Model weights are the learned numbers inside the neural network.

During training, the model adjusts billions of numeric parameters so that, given some input text, it becomes better at predicting the next token. Those parameters are the weights.

Short Intuition

A useful way to think about it:

  • The model architecture is the blueprint.
  • The weights are the filled-in values that make the blueprint useful.
  • Without weights, the model is just an empty structure.

What Weights Do

Weights control how information flows through the network.

They determine:

  • how strongly one internal feature affects another
  • which patterns the model has learned from training data
  • how the model transforms input tokens into probabilities for the next token

In practice, weights are the model’s learned behavior encoded as numbers.

Why They Matter

When people say a model is “7B” or “70B”, they are usually referring to the number of parameters or weights.

More weights often mean:

  • more memory usage
  • more computation
  • potentially stronger modeling capacity

But more weights also mean the model is heavier to load and run.

In Real Systems Like Ollama

A model file stored on disk mostly contains these learned weights.

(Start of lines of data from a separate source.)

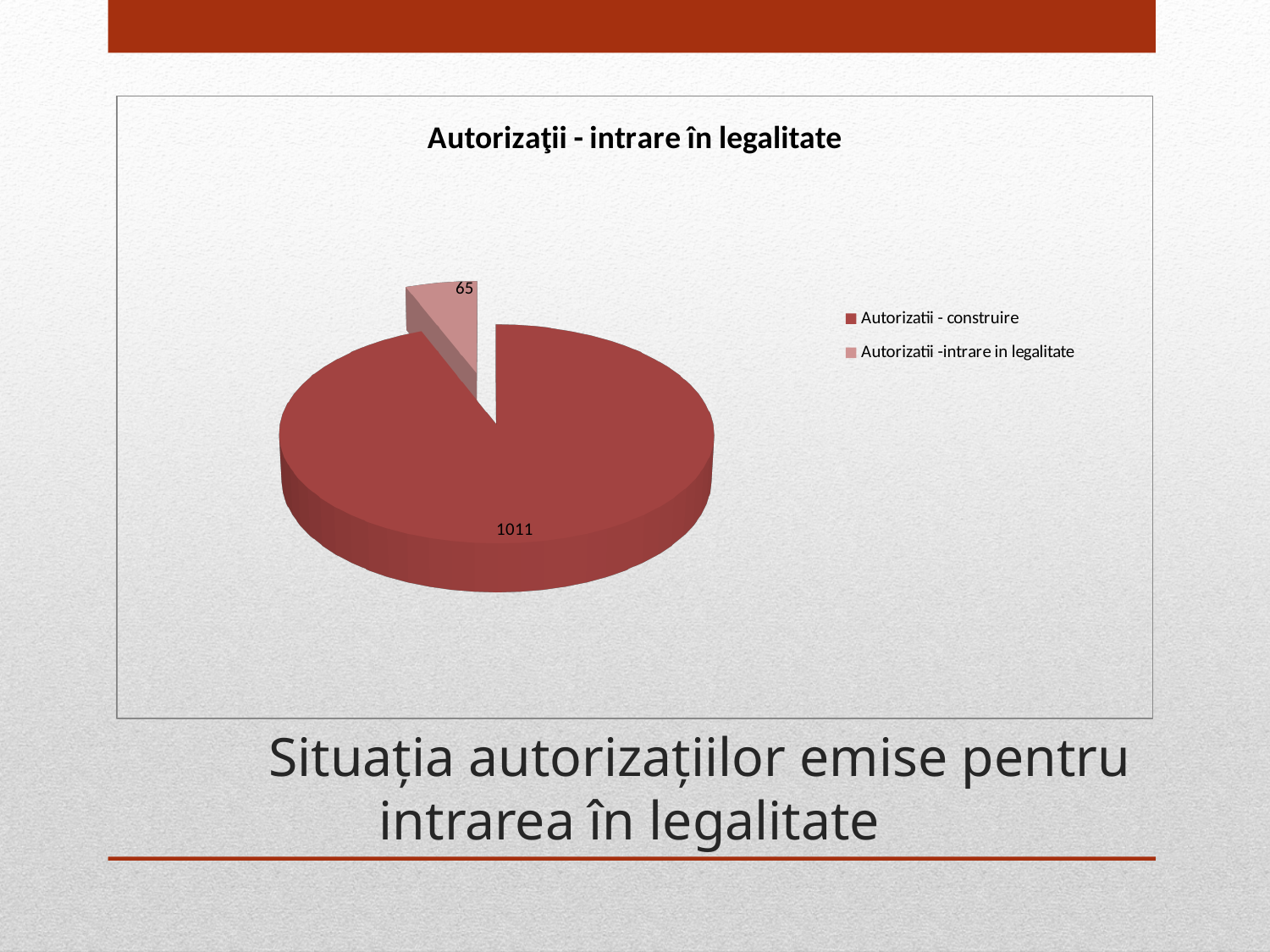
What type of chart is shown on the slide? pie chart What is the total of the two values shown in the pie chart? 1076 What is the difference between the value for Autorizatii - construire and the value for Autorizatii -intrare in legalitate? 946 What is the title of the chart? Autorizaţii - intrare în legalitate Which category has the smallest slice of the pie? Autorizatii -intrare in legalitate Which category has the largest slice of the pie? Autorizatii - construire How many slices does the pie chart have? 2 Which is larger, the value for Autorizatii - construire or the value for Autorizatii -intrare in legalitate? Autorizatii - construire What is the value for Autorizatii - construire? 1011 What is the value for Autorizatii -intrare in legalitate? 65 To the nearest whole percent, what share of the pie does Autorizatii -intrare in legalitate represent? 6% How many entries does the legend list? 2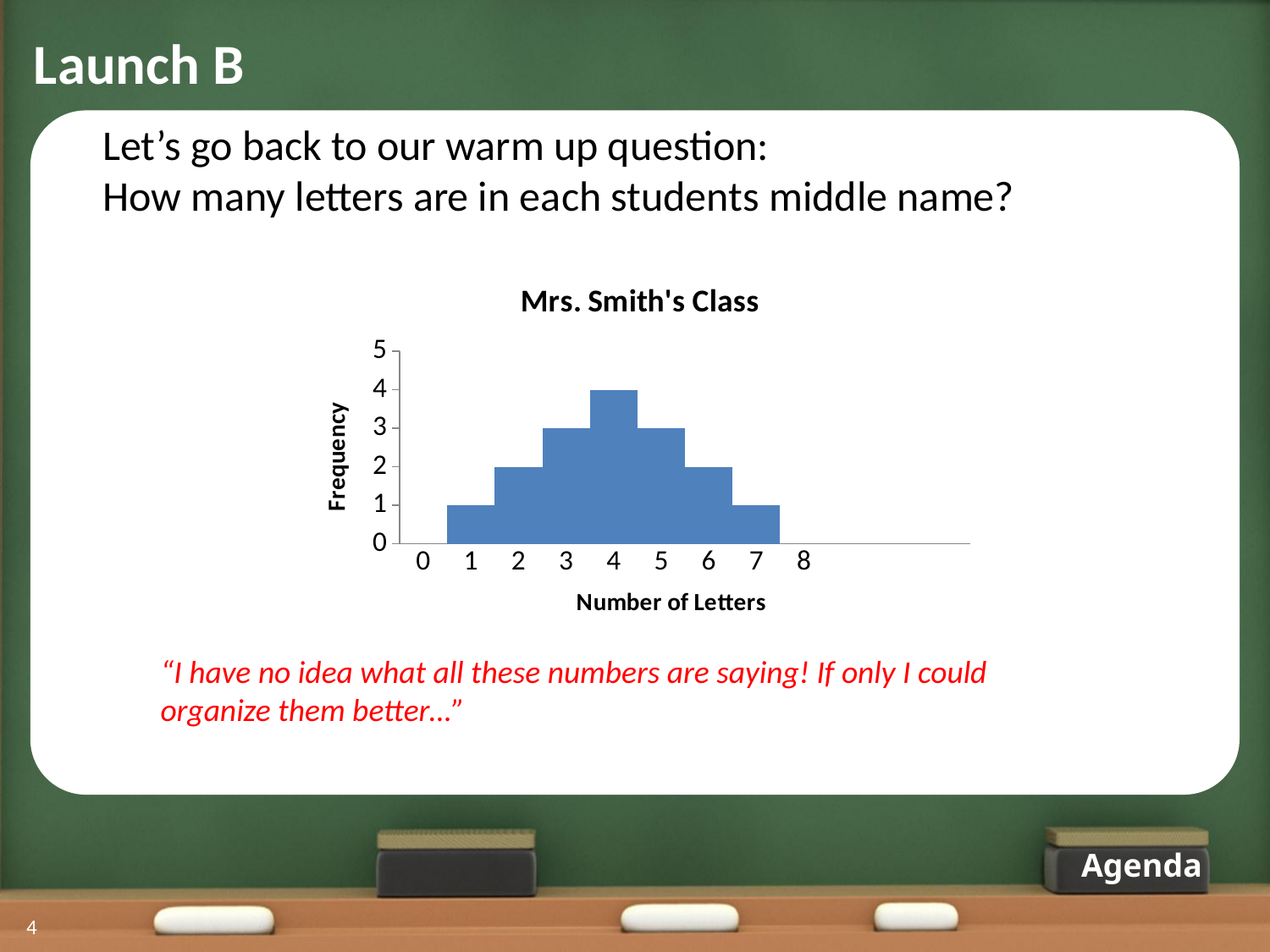
Do the frequencies rise or fall from 4 letters to 7 letters? fall What is the label of the x axis? Number of Letters What kind of chart is shown on the slide? bar chart Is the frequency for 5 letters greater or less than 2? greater What is the difference between the frequency for 4 letters and the frequency for 1 letter? 3 What is the frequency for 2 letters? 2 Which has a higher frequency, 3 letters or 6 letters? 3 letters Which number of letters has the highest frequency? 4 What is the frequency for 4 letters? 4 How many bars are plotted in the chart? 7 What is the frequency for 7 letters? 1 What is the title of the chart? Mrs. Smith's Class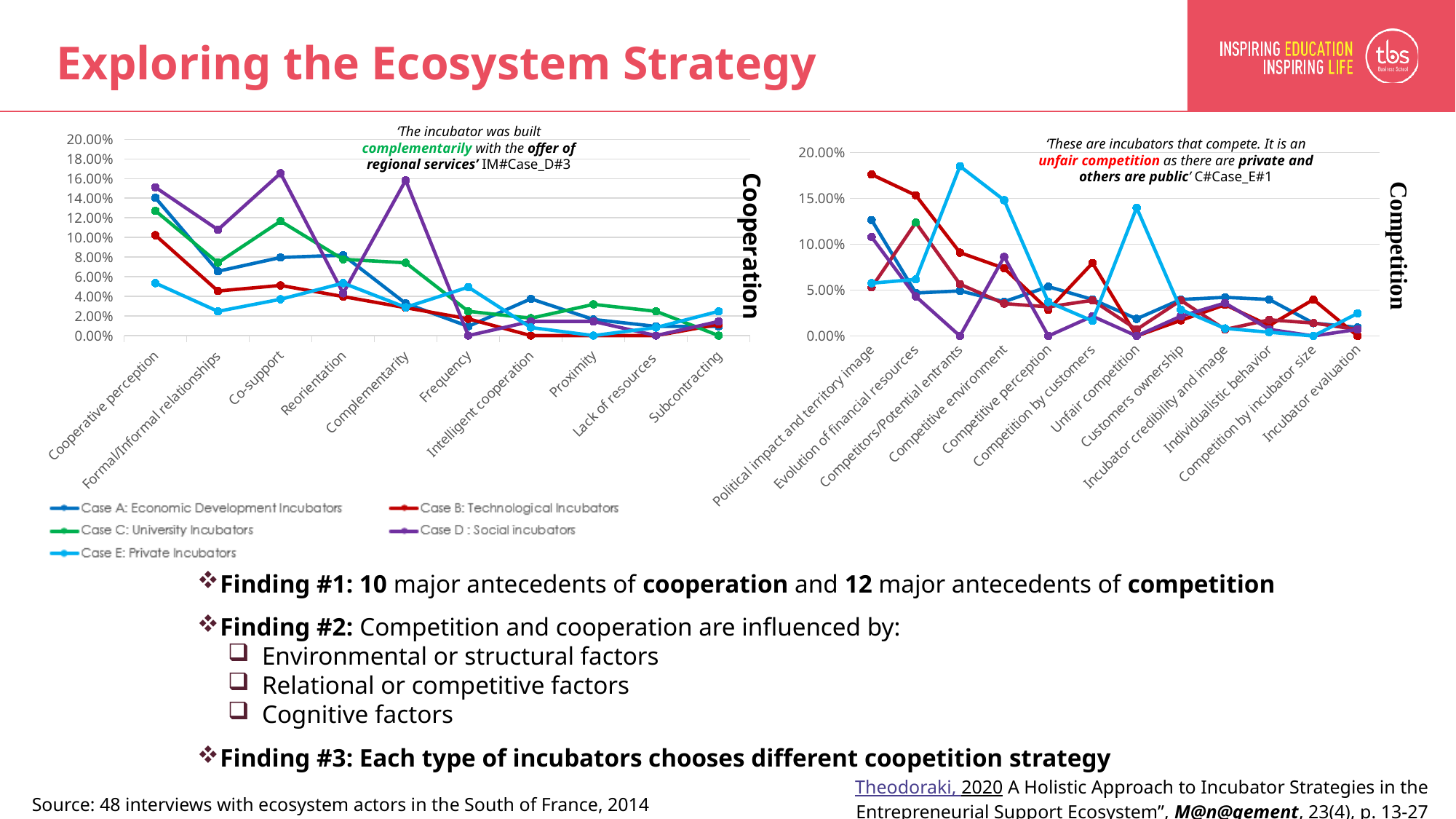
How many series does the legend list for the charts? 5 In the Cooperation chart, does the value for Case B: Technological Incubators rise or fall from Cooperative perception to Formal/Informal relationships? fall In the Competition chart, is the value for Case E: Private Incubators at Unfair competition greater or less than 10.00%? greater In the Cooperation chart, is the value for Case E: Private Incubators at Cooperative perception greater or less than 8.00%? less In the Competition chart, is the value for Case B: Technological Incubators at Political impact and territory image greater or less than 15.00%? greater How many categories are shown on the x axis of the Cooperation chart? 10 In the Cooperation chart, which series has the highest value at Co-support? Case D : Social incubators In the Competition chart, which series has the highest value at Political impact and territory image? Case B: Technological Incubators How many categories are shown on the x axis of the Competition chart? 12 What kind of chart is the Cooperation chart on the left of the slide? Line chart In the Competition chart, at Competitors/Potential entrants, which is larger: Case E: Private Incubators or Case D : Social incubators? Case E: Private Incubators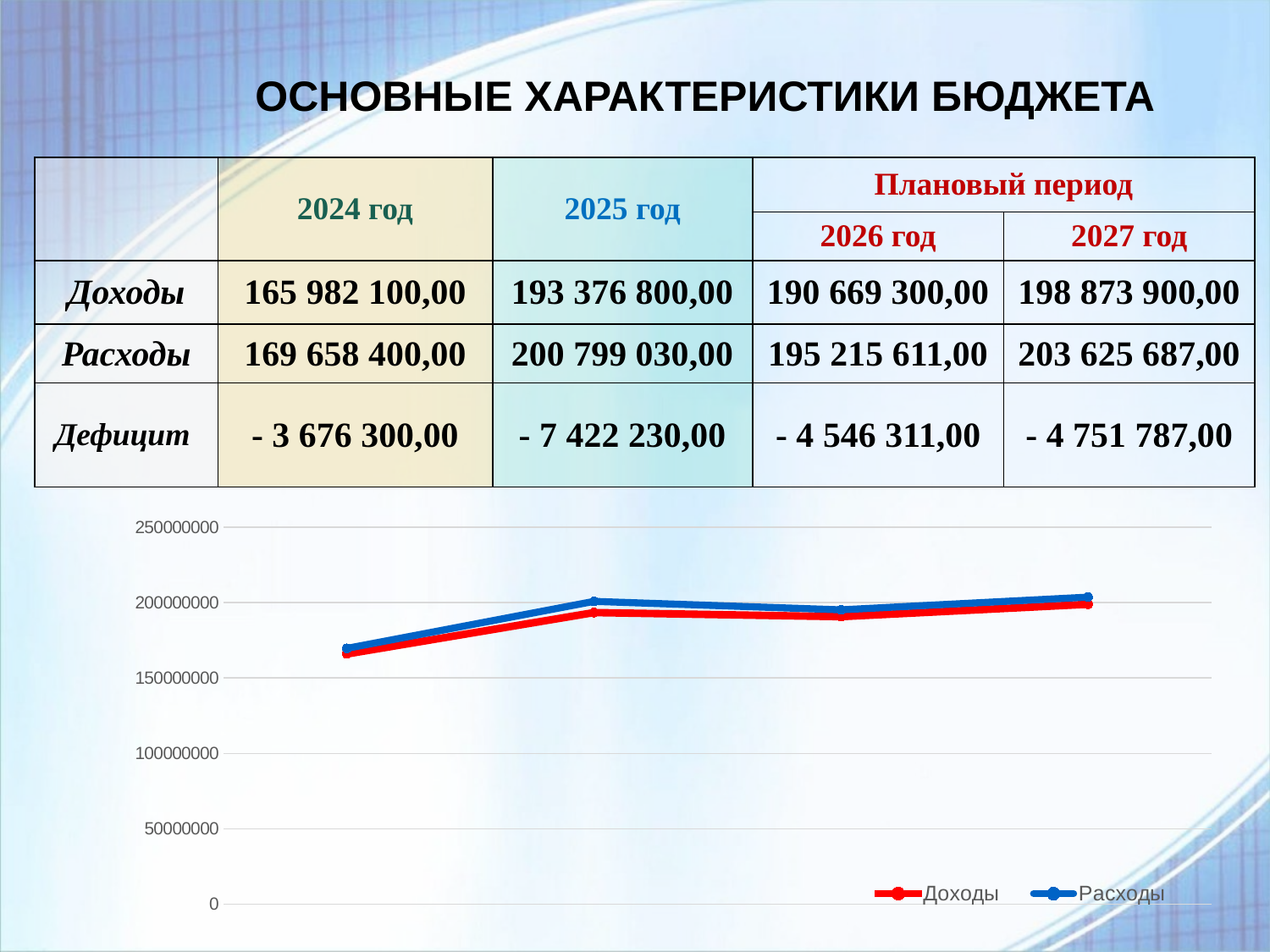
Do the lines in the chart rise or fall from the first point to the second point? rise How many data points does each line in the chart have? 4 Is the first point of the Доходы line greater or less than 150000000? greater Which series is higher at every point in the chart, Доходы or Расходы? Расходы Do the lines in the chart rise or fall from the second point to the third point? fall Which two series are listed in the chart legend? Доходы and Расходы What colour is the Расходы line in the chart? blue What is the highest value shown on the chart's vertical axis? 250000000 How many series does the chart legend list? 2 What kind of chart is shown on the slide? line chart Is the highest point of the Расходы line greater or less than 250000000? less Is the first point of the Расходы line greater or less than 200000000? less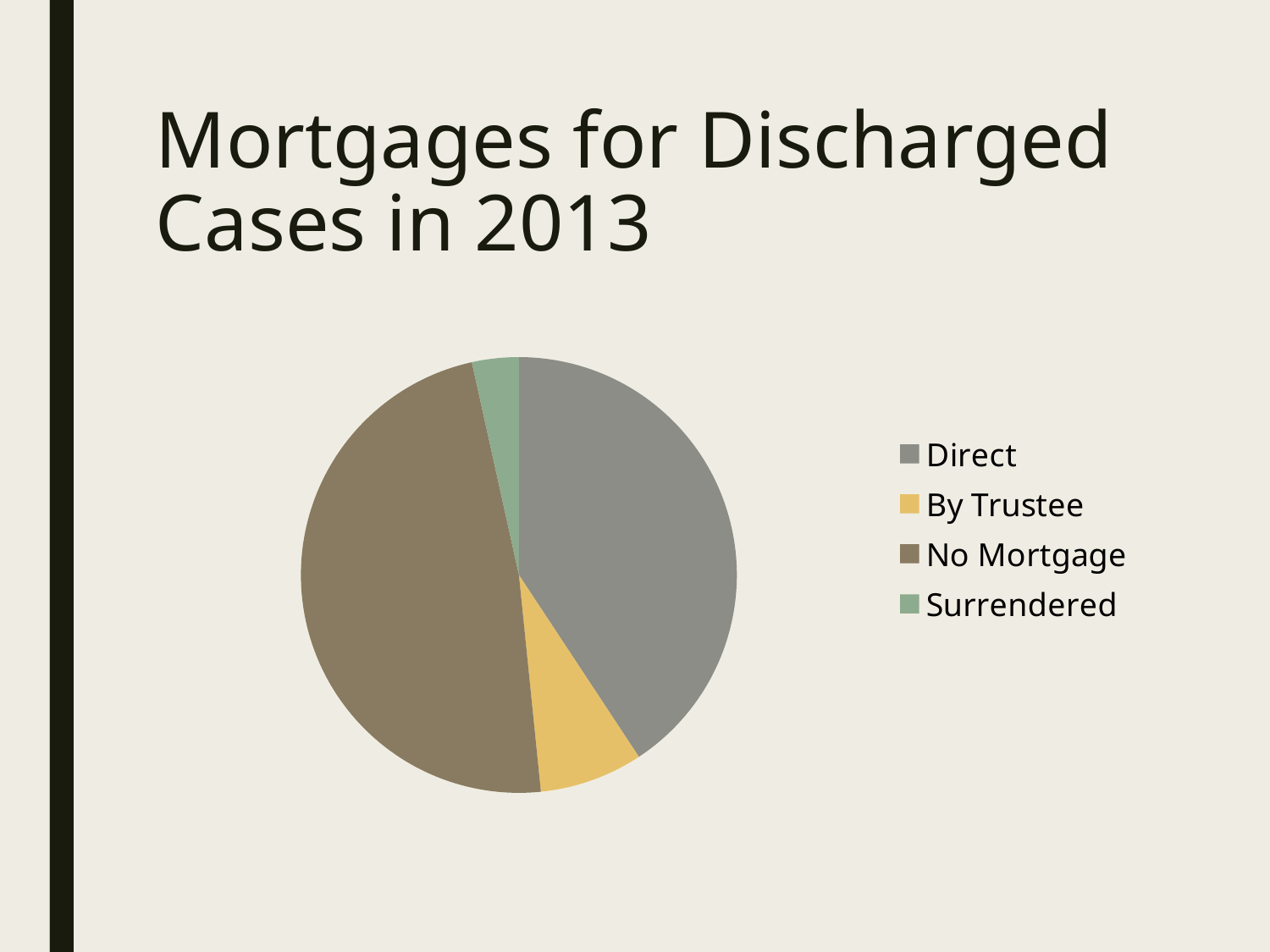
Which slice is larger, Direct or By Trustee? Direct Which category has the smallest slice of the pie? Surrendered Which category is shown in yellow in the pie chart? By Trustee How many slices does the pie chart have? 4 Which category has the largest slice of the pie? No Mortgage How many entries does the legend list? 4 What kind of chart is shown on the slide? pie chart Which slice is larger, No Mortgage or Surrendered? No Mortgage Which slice is larger, By Trustee or Surrendered? By Trustee What is the title of the slide containing the pie chart? Mortgages for Discharged Cases in 2013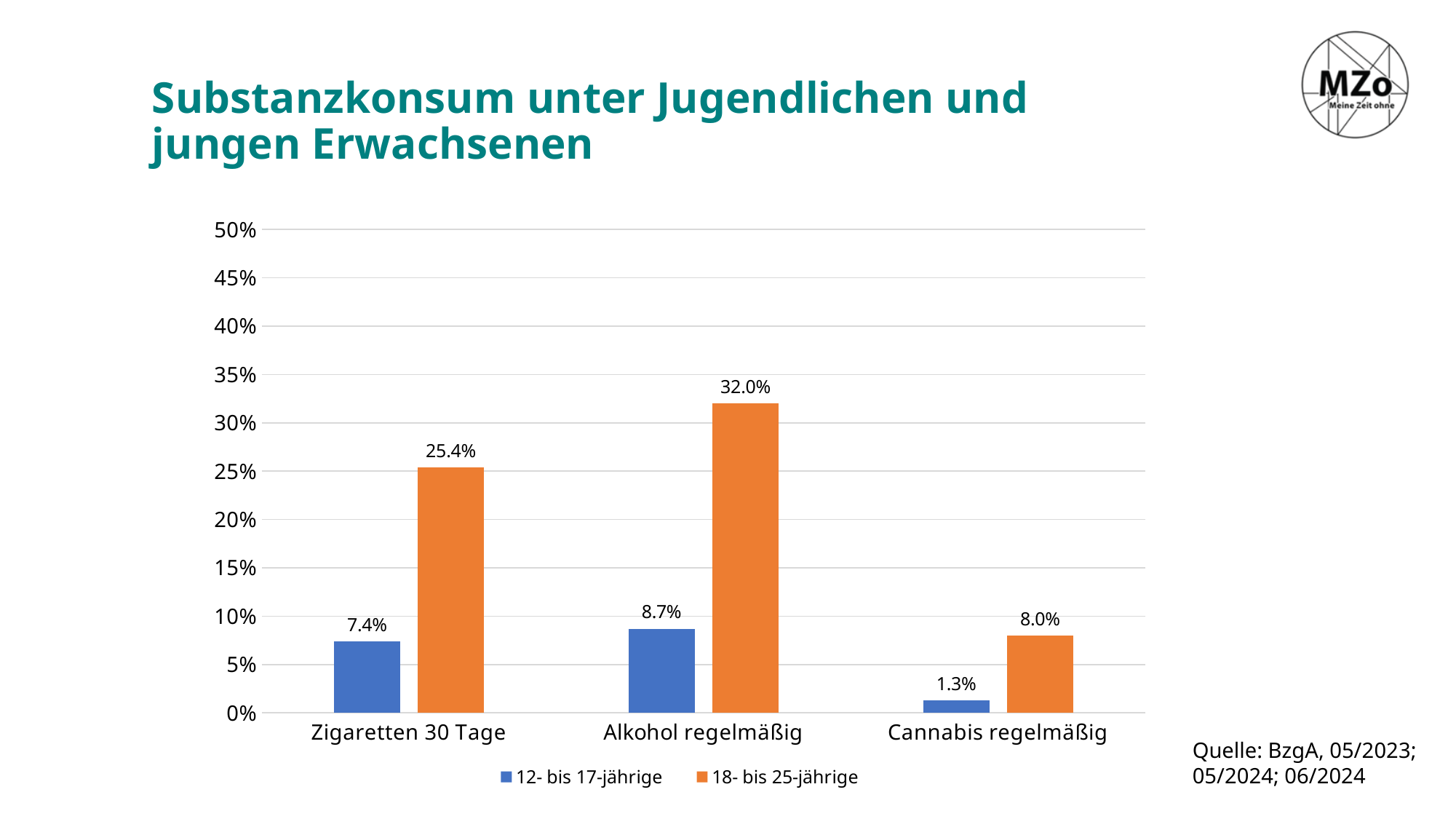
Which category has the highest value for 18- bis 25-jährige? Alkohol regelmäßig What kind of chart is shown on the slide? Bar chart Which is larger for Cannabis regelmäßig: the value for 12- bis 17-jährige or for 18- bis 25-jährige? 18- bis 25-jährige How many categories are shown on the x axis? 3 What is the value for 12- bis 17-jährige for Cannabis regelmäßig? 1.3% What is the difference between the 18- bis 25-jährige and 12- bis 17-jährige values for Zigaretten 30 Tage? 18.0% Which category has the lowest value for 12- bis 17-jährige? Cannabis regelmäßig What colour are the bars for 18- bis 25-jährige? Orange What is the value for 18- bis 25-jährige for Alkohol regelmäßig? 32.0% What is the value for 12- bis 17-jährige for Zigaretten 30 Tage? 7.4% How many series does the legend list? 2 Is the value for 18- bis 25-jährige for Zigaretten 30 Tage greater or less than 20%? greater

When Ollama loads a model, it is mainly loading those numbers into RAM and sometimes VRAM so inference can begin.

That is one major reason the first prompt is often slower: the system has to bring the model’s learned parameters into memory before it can generate text.

Tiny Analogy

If a neural network is a huge board of adjustable knobs, the weights are the positions of those knobs after training.

Training is the process of turning all those knobs until the model becomes good at prediction.